• The task: Write out verbatim everything in the Linux boot-repair text from "As for many" down to "encounter in Linux.".

======== Selected text

5 Tips to Fix Booting Issues in Linux

Fix linux boot issues

As for many systems, you can use it every day but it can happen that for some reason, your Linux won't boot and you need to know how you can do in these situations. Some Linux distributions don't offer a safe mode and automatic repair tools but you can see recovery mode which provides some options that keep your files and can repair the problem. There is also another possibility by using a Linux live CD or USB which will help to use tools or commands.

In this tutorial, I will show you how to fix some common booting issues you may encounter in Linux.

1) Repair Grub2

Ubuntu and many other Linux distributions use the GRUB2 boot loader. If GRUB2 breaks for example if you have installed Windows after installing your Ubuntu or overwrite your MBR, you won’t be able to boot into your Linux system.

================
======== Data excerpts

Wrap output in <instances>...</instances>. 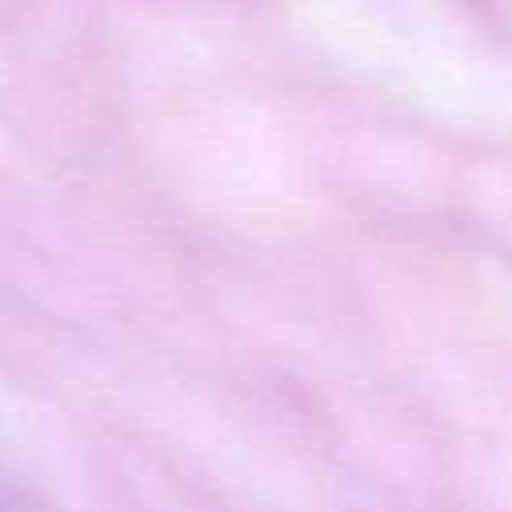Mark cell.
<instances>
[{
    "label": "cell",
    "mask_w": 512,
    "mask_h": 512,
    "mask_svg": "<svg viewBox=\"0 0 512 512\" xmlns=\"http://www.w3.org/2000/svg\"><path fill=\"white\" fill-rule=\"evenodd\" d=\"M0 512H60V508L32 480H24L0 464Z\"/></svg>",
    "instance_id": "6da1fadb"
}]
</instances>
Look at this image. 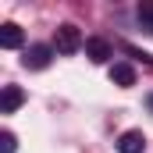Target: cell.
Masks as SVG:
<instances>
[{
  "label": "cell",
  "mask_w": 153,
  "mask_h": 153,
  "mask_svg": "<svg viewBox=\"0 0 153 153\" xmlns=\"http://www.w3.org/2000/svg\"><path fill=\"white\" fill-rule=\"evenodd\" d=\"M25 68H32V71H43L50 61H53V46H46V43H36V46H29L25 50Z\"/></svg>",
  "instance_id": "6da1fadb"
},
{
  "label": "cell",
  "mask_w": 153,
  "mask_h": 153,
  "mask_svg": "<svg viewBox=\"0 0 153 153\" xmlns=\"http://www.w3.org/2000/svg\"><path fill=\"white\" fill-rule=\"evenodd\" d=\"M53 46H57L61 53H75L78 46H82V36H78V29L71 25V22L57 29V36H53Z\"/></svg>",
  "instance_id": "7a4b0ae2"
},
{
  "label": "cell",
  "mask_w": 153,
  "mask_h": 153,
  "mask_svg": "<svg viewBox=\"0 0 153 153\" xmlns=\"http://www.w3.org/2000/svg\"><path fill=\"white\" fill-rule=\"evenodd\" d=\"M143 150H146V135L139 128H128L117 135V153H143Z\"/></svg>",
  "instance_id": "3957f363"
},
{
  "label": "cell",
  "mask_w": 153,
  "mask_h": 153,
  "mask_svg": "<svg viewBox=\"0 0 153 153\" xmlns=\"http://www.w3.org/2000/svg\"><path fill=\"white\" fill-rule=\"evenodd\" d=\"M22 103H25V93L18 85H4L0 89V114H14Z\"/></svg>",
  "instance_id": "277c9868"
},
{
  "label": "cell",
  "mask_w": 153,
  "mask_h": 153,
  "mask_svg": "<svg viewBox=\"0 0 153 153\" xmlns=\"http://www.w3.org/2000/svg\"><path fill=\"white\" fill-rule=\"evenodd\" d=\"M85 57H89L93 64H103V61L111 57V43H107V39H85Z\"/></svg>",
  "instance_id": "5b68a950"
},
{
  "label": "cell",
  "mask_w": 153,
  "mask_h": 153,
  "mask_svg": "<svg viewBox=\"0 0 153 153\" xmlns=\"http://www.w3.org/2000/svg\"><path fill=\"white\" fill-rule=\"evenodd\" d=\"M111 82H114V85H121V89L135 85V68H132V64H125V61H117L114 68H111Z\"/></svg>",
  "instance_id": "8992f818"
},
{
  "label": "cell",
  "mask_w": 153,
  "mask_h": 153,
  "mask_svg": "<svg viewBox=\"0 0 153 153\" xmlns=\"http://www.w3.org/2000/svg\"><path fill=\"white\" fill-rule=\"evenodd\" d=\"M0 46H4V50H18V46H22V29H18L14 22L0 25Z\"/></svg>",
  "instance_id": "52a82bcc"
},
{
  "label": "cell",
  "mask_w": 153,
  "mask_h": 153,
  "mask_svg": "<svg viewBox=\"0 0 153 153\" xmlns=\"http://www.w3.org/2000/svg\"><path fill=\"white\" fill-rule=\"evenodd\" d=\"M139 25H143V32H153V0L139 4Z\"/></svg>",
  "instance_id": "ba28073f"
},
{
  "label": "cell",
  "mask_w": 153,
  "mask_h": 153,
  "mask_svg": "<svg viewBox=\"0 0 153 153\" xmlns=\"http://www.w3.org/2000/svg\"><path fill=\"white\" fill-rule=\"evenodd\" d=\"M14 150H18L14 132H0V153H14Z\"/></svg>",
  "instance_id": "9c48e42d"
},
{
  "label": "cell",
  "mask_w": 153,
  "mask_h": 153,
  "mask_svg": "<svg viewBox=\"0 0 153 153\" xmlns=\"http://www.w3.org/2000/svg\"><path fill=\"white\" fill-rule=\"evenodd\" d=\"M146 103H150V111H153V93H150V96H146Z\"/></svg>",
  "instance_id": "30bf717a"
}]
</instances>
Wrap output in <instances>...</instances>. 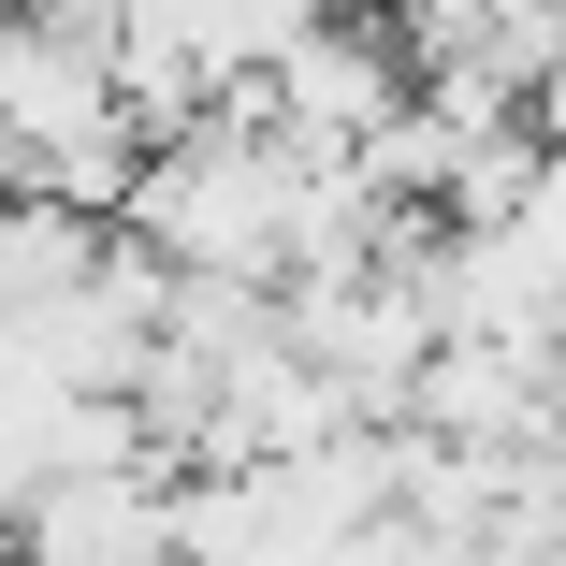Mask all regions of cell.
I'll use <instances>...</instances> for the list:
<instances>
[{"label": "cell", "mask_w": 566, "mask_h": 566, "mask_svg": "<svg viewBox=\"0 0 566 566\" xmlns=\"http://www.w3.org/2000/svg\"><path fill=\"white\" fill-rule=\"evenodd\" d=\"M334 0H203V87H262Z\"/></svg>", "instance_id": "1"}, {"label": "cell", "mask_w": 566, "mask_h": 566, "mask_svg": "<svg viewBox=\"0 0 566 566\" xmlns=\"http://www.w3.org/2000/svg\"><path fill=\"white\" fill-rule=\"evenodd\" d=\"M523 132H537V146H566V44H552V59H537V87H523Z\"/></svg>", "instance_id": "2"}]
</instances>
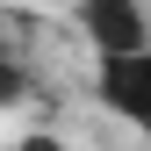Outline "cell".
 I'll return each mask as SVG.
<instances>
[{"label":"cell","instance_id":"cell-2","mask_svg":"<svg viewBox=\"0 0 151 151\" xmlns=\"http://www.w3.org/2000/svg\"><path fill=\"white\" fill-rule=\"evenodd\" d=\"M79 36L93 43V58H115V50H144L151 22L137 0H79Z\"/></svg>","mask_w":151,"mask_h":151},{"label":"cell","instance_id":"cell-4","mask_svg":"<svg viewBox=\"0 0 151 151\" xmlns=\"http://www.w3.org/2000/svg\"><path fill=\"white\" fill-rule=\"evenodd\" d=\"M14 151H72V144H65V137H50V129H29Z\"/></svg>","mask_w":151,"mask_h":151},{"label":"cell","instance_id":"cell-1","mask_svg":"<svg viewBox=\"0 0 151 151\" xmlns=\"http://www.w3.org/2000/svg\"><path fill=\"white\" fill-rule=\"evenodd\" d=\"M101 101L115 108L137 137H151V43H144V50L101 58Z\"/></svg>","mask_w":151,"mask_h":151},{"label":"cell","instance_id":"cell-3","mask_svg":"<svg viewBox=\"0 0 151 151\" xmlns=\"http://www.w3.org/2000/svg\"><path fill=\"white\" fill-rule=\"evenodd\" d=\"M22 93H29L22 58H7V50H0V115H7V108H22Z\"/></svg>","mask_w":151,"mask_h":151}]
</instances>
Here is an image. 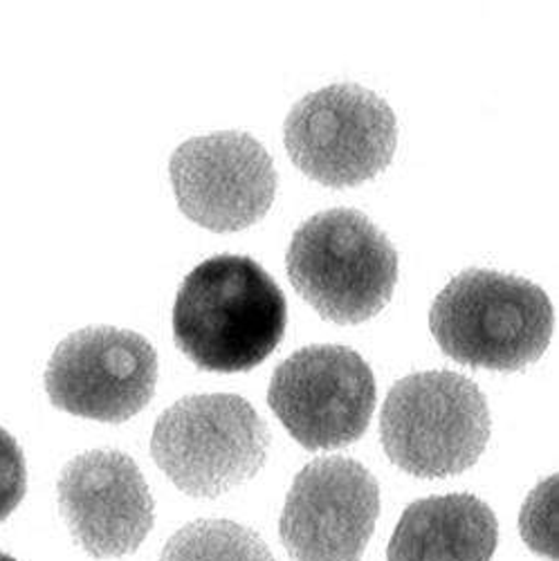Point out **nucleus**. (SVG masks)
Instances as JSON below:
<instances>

================

• Right answer:
As for many systems, you can use it every day but it can happen that for some reason, your Linux won't boot and you need to know how you can do in these situations. Some Linux distributions don't offer a safe mode and automatic repair tools but you can see recovery mode which provides some options that keep your files and can repair the problem. There is also another possibility by using a Linux live CD or USB which will help to use tools or commands.

In this tutorial, I will show you how to fix some common booting issues you may encounter in Linux.